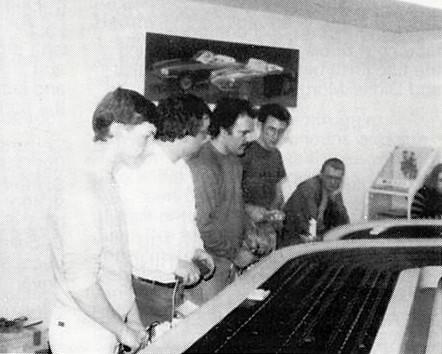 Leo Vogel, Marc Joyeux, Dan DeBella, Jon Laster pilotent et Stéphane Martin regarde.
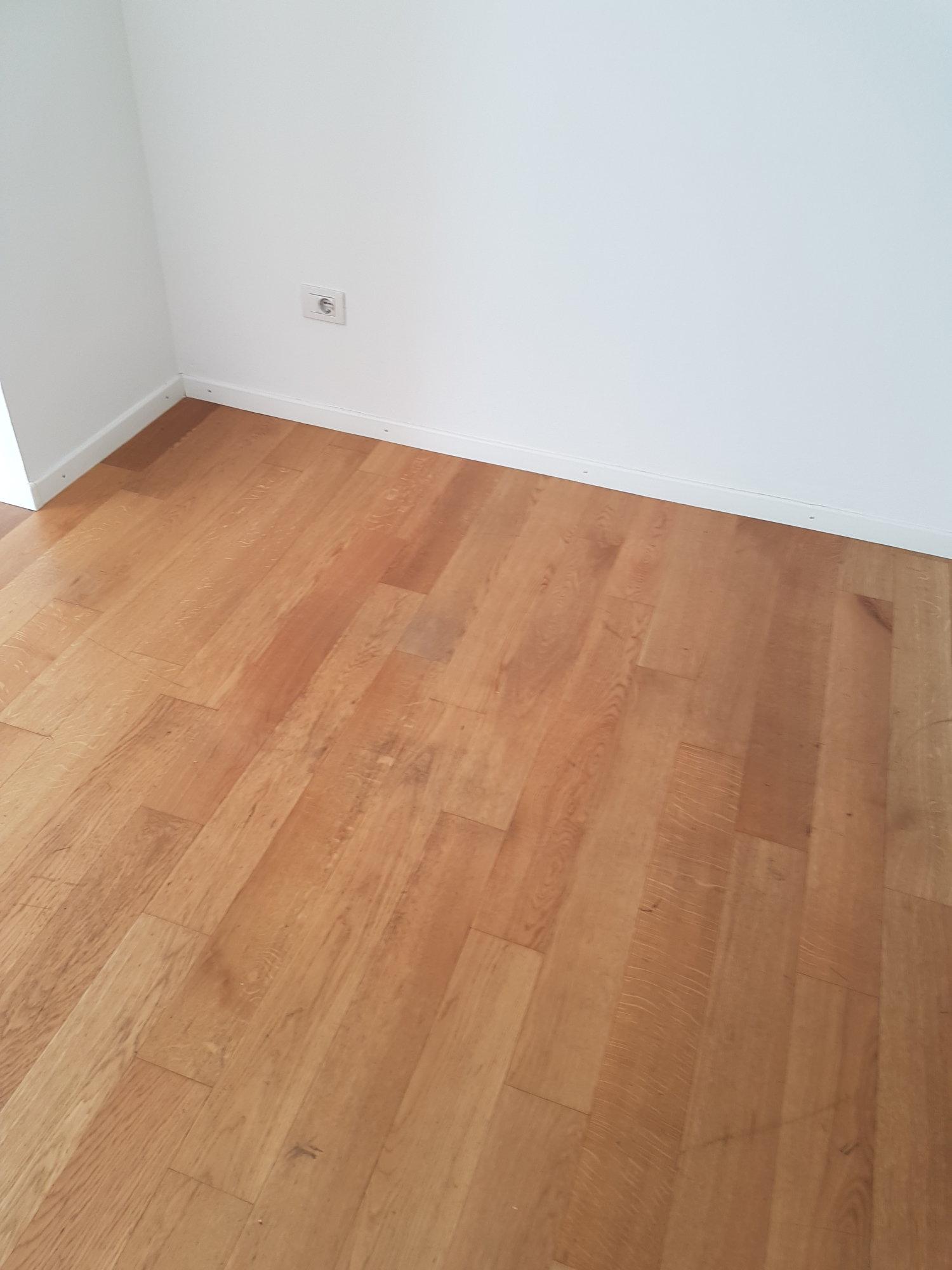 Gepflegter Fußboden_pavimento curato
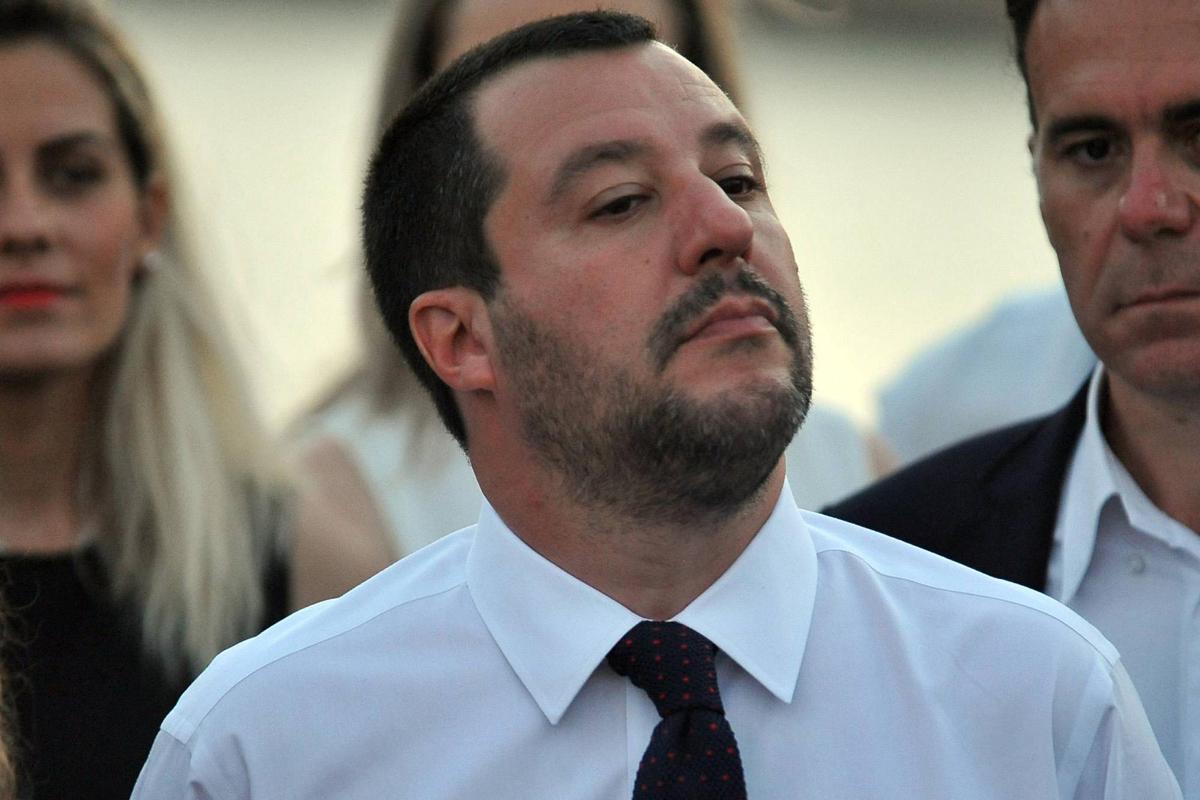 """Salvini: """"Denunce per odio razziale? Per me sono medaglie"""""""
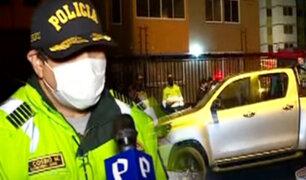 Policía recupera camioneta robada tras persecución en Comas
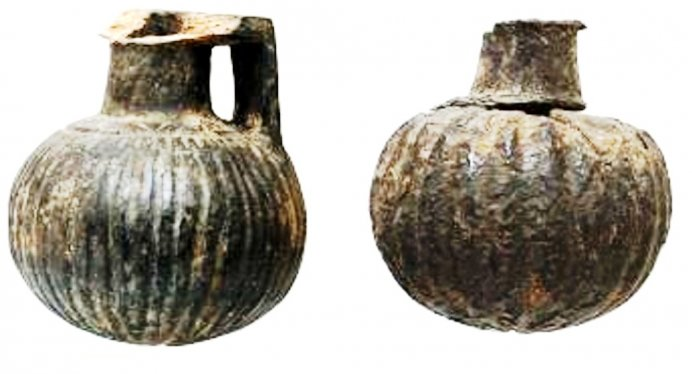 Two ribbed aryballoi (scent bottles) of Ionian Grey Ware, heights 4.8 and 4.7cm resp., found on Timpone della Motta, second half 7th century BC, National Archeological Museum, Sibari.
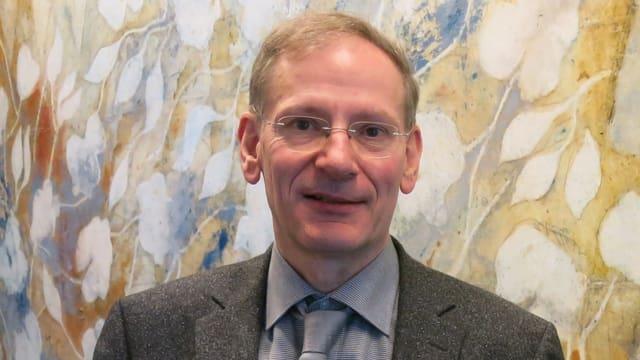 Porträtaufnahme das künstlerischen Leiters der «Andermatt Swiss Alps Classics», Clemens Hellsberg.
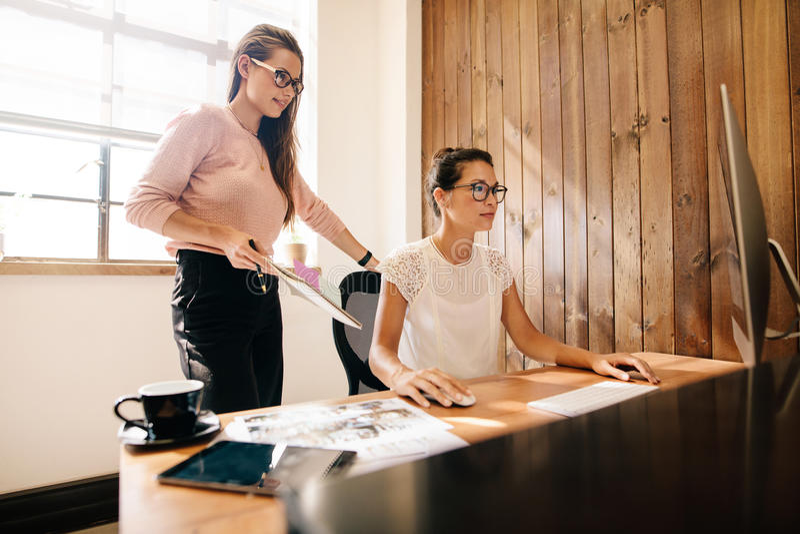 Mujeres de negocios creativas en el escritorio de oficina imagen de archivo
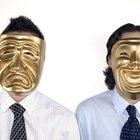 Cómo hacer una máscara veneciana de papel maché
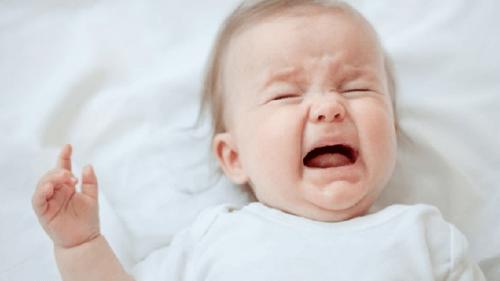 Cólicos del bebé durante la lactancia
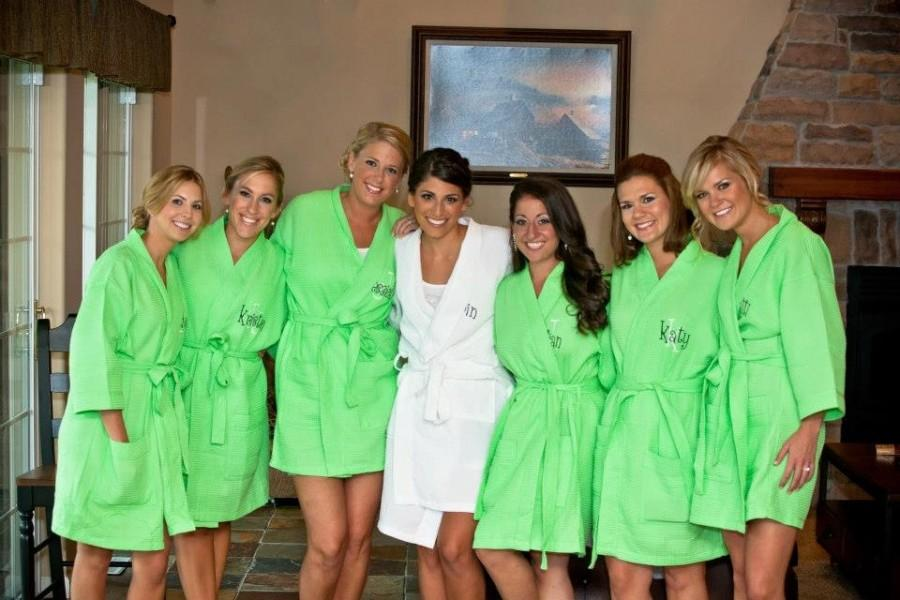 Mariage - 7 Personalized Spa Robes Bridesmaid Gift FREE front embroidery is included on all robes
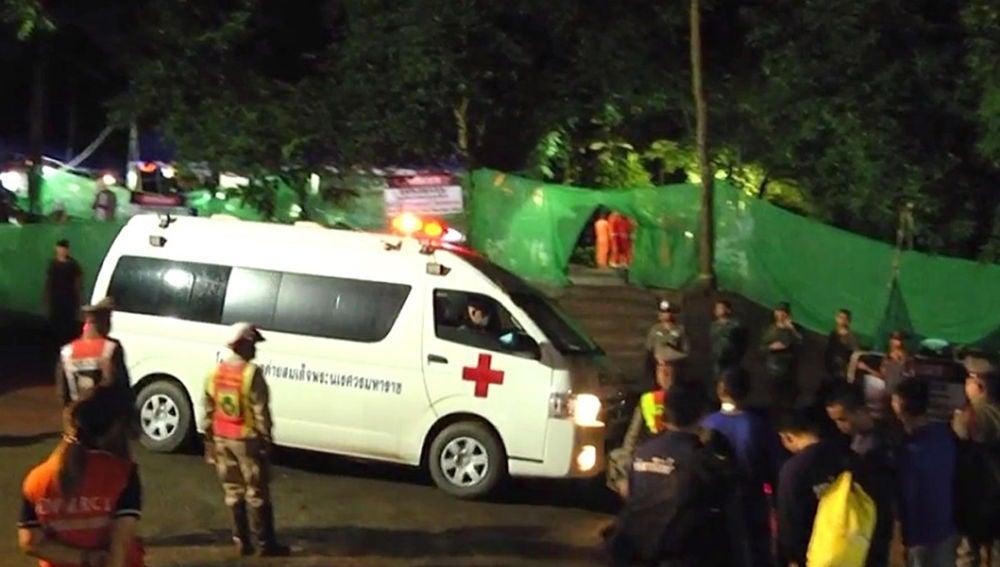 Operativo de emergencias en la entrada a la cueva donde están atrapados los menores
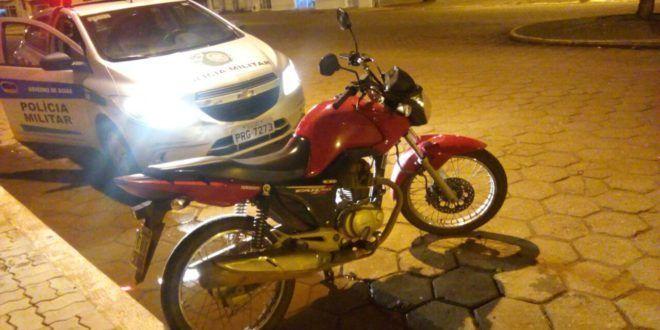 Em Campinorte: Polícia Militar recupera moto roubada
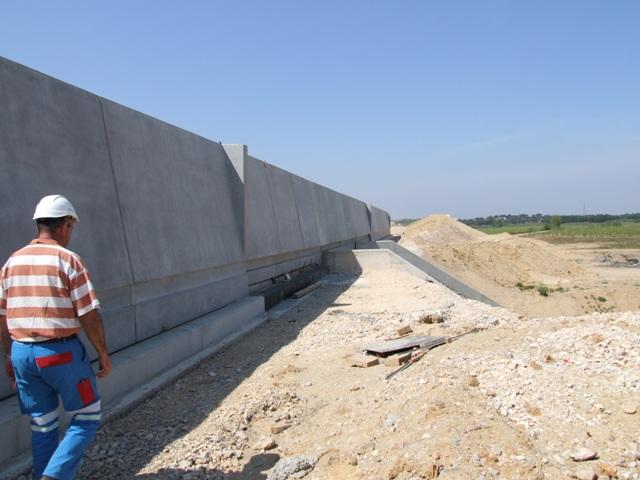 Sofaper eiffage tp chantier lgv perpignan traitement anti graffiti 40
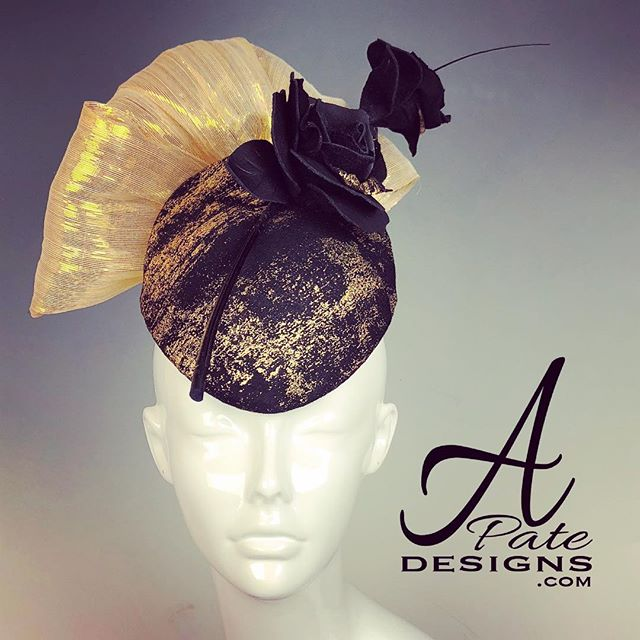 Teardrop button w metallic threaded silk abaca and quill w black leather and gold roses. www.apatedesigns.com #hatmaker #millinery #cotoure #custom #fascinator #racedayfashion #fashion #runway #designer #royalascot #hat #bespoke #runwayfashion #sydney #melbourne #london #losangeles #newyork #paris #miami #blackandgold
+ + + + +
**Your objective**
Every record above should reappear exactly, with the pictures gone.

**Solution to this exercise**
 Leo Vogel, Marc Joyeux, Dan DeBella, Jon Laster pilotent et Stéphane Martin regarde.
 Gepflegter Fußboden_pavimento curato
 """Salvini: """"Denunce per odio razziale? Per me sono medaglie"""""""
 Policía recupera camioneta robada tras persecución en Comas
 Two ribbed aryballoi (scent bottles) of Ionian Grey Ware, heights 4.8 and 4.7cm resp., found on Timpone della Motta, second half 7th century BC, National Archeological Museum, Sibari.
 Porträtaufnahme das künstlerischen Leiters der «Andermatt Swiss Alps Classics», Clemens Hellsberg.
 Mujeres de negocios creativas en el escritorio de oficina imagen de archivo
 Cómo hacer una máscara veneciana de papel maché
 Cólicos del bebé durante la lactancia
 Mariage - 7 Personalized Spa Robes Bridesmaid Gift FREE front embroidery is included on all robes
 Operativo de emergencias en la entrada a la cueva donde están atrapados los menores
 Em Campinorte: Polícia Militar recupera moto roubada
 Sofaper eiffage tp chantier lgv perpignan traitement anti graffiti 40
 Teardrop button w metallic threaded silk abaca and quill w black leather and gold roses. www.apatedesigns.com #hatmaker #millinery #cotoure #custom #fascinator #racedayfashion #fashion #runway #designer #royalascot #hat #bespoke #runwayfashion #sydney #melbourne #london #losangeles #newyork #paris #miami #blackandgold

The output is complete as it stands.